In places where home prices have dropped to reasonable levels - we are finally starting to see a pick up in units sold. (Mar 28, 2009: Some Real Estate Markets Warming Up) Unfortunately, a great many people in the country still live in concentrated urban areas where housing is still too expensive for average Joe. (Sep 26, 2008 : 15% of Americans Spend 50%+ of Income for House Payments)


And as I've been writing in multiple pieces for the past year+, this housing bust is unlike any before because it is coming in two parts - the first part has been the "ridiculous mortgage" phase which is atypical - it has been LEADING us into the recession. Completely out of whack with history. Now we will enter the second phase which is the more typical housing bust in that is a LAGGING phase in a recession.
════════════════
• _Directives_:
a – Answer these questions using the text on the housing bust:
(i) What date is given for the piece titled "Some Real Estate Markets Warming Up"?
(ii) What name does the text give to the first part of the housing bust?
(iii) What kind of phase in a recession is the second part of the bust described as?
b – In the text on the housing bust, rewrite the paragraph beginning "And as I've been writing" as a short list that keeps its main facts.
c – Reproduce the text on the housing bust from "In places where" to "in a recession.".

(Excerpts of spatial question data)
════════════════
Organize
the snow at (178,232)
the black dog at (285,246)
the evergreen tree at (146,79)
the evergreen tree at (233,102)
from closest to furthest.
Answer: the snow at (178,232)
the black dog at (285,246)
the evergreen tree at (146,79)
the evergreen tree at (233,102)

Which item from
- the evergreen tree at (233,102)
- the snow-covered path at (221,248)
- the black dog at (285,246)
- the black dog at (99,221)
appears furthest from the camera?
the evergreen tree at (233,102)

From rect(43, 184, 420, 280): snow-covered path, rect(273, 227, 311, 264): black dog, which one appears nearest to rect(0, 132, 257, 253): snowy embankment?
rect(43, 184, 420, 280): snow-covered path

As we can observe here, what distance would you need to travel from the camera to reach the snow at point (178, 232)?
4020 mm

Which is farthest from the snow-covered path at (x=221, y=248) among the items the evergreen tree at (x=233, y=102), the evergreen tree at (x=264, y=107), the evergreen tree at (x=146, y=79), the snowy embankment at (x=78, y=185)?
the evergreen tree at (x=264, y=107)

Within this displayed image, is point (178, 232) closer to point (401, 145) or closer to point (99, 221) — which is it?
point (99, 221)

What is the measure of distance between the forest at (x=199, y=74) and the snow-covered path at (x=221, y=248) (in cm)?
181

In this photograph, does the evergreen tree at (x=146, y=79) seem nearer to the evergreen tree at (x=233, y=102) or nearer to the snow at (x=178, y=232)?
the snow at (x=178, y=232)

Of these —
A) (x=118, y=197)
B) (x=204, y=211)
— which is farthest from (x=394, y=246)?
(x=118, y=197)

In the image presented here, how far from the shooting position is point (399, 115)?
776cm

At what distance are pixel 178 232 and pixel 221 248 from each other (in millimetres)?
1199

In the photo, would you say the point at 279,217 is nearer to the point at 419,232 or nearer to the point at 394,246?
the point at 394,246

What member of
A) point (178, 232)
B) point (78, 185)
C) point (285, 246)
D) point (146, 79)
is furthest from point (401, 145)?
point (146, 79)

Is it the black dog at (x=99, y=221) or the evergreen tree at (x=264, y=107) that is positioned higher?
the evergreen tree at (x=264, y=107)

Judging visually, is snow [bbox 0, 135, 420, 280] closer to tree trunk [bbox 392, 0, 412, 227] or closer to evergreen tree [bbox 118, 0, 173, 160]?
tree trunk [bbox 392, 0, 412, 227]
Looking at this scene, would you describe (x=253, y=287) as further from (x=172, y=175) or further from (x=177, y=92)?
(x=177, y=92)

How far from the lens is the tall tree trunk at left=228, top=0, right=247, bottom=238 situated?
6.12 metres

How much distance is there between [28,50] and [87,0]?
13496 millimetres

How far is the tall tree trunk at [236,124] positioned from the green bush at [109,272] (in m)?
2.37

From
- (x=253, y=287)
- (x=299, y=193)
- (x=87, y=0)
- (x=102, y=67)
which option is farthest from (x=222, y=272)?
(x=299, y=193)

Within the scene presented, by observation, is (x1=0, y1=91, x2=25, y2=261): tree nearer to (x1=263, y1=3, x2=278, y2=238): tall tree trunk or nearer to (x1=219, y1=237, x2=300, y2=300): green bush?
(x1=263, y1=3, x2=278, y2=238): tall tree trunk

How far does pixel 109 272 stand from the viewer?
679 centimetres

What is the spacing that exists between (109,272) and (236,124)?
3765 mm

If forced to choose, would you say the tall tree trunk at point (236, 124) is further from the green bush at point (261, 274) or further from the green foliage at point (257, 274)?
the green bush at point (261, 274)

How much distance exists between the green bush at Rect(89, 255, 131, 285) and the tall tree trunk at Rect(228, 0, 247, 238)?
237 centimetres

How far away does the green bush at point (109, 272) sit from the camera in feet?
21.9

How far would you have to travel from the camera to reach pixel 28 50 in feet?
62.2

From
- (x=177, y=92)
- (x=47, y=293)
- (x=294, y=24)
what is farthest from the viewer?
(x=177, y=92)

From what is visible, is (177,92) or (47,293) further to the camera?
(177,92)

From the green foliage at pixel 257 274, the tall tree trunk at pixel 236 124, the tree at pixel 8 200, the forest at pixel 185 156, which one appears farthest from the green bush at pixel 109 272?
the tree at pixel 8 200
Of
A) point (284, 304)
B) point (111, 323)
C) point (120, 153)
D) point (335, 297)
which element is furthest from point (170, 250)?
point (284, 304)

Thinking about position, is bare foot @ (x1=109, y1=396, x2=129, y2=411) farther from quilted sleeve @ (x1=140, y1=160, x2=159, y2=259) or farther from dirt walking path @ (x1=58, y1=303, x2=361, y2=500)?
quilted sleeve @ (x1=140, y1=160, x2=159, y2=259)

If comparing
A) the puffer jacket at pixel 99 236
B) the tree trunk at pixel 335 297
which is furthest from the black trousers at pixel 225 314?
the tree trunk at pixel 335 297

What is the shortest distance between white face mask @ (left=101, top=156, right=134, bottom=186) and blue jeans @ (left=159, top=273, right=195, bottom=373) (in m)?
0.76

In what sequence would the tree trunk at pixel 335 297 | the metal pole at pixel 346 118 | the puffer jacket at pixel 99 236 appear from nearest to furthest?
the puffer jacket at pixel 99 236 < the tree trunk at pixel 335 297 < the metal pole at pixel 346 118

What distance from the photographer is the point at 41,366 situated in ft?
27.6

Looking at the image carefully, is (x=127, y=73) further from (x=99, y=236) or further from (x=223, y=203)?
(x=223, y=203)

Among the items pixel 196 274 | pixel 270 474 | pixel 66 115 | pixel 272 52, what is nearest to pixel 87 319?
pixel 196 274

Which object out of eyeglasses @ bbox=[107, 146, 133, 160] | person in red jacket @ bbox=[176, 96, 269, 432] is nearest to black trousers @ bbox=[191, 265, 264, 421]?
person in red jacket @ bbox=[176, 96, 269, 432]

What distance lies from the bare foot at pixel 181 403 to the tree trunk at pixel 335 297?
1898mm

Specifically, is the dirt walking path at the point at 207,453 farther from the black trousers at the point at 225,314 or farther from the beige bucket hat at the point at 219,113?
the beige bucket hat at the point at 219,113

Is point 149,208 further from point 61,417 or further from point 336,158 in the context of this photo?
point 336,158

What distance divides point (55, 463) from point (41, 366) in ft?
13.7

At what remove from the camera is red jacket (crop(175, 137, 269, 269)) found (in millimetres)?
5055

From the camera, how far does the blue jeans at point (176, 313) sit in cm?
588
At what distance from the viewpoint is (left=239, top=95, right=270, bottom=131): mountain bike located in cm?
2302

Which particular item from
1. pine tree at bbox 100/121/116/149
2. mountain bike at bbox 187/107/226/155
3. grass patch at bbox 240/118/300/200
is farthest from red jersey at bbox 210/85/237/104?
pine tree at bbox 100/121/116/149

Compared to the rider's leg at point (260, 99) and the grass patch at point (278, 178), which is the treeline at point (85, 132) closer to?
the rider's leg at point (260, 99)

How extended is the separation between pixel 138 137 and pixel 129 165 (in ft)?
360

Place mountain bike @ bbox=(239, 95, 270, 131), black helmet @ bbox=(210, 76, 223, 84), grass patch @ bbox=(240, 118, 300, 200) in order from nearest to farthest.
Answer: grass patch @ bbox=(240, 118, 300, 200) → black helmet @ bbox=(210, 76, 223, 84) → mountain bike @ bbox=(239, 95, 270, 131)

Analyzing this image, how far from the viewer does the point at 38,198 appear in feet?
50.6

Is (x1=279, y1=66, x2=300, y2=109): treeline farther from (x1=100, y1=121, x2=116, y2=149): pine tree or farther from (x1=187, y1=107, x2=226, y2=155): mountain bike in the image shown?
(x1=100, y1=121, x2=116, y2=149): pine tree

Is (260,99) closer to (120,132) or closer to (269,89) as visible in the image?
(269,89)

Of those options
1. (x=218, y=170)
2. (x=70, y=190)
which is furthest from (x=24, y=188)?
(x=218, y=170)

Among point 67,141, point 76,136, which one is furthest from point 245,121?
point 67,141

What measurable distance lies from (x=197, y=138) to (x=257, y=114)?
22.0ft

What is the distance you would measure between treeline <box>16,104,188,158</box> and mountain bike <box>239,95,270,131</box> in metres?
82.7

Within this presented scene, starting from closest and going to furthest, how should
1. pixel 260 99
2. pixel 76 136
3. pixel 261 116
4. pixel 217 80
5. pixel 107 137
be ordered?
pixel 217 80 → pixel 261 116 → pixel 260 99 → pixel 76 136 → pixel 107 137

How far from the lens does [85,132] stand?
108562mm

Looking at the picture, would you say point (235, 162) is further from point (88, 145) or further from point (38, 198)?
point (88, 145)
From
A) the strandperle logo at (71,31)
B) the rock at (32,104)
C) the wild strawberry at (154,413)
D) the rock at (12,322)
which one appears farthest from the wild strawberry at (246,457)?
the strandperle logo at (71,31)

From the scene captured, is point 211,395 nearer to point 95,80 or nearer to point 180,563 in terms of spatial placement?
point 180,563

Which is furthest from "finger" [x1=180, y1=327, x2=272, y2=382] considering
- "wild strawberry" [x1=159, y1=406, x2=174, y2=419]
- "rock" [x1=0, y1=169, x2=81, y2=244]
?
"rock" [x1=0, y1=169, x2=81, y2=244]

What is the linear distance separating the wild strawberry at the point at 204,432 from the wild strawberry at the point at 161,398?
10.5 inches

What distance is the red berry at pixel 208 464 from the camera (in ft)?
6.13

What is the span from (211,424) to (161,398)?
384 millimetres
════════════════
• _Answers below_:
a –
(i) Mar 28, 2009
(ii) The "ridiculous mortgage" phase
(iii) A lagging phase

b –
- This housing bust is unlike earlier ones because it comes in two parts.
- The first part is the atypical "ridiculous mortgage" phase. It has led the way into the recession, which is out of line with history.
- The second part, now beginning, is a more typical housing bust that lags behind the recession.

c –
In places where home prices have dropped to reasonable levels - we are finally starting to see a pick up in units sold. (Mar 28, 2009: Some Real Estate Markets Warming Up) Unfortunately, a great many people in the country still live in concentrated urban areas where housing is still too expensive for average Joe. (Sep 26, 2008 : 15% of Americans Spend 50%+ of Income for House Payments)


And as I've been writing in multiple pieces for the past year+, this housing bust is unlike any before because it is coming in two parts - the first part has been the "ridiculous mortgage" phase which is atypical - it has been LEADING us into the recession. Completely out of whack with history. Now we will enter the second phase which is the more typical housing bust in that is a LAGGING phase in a recession.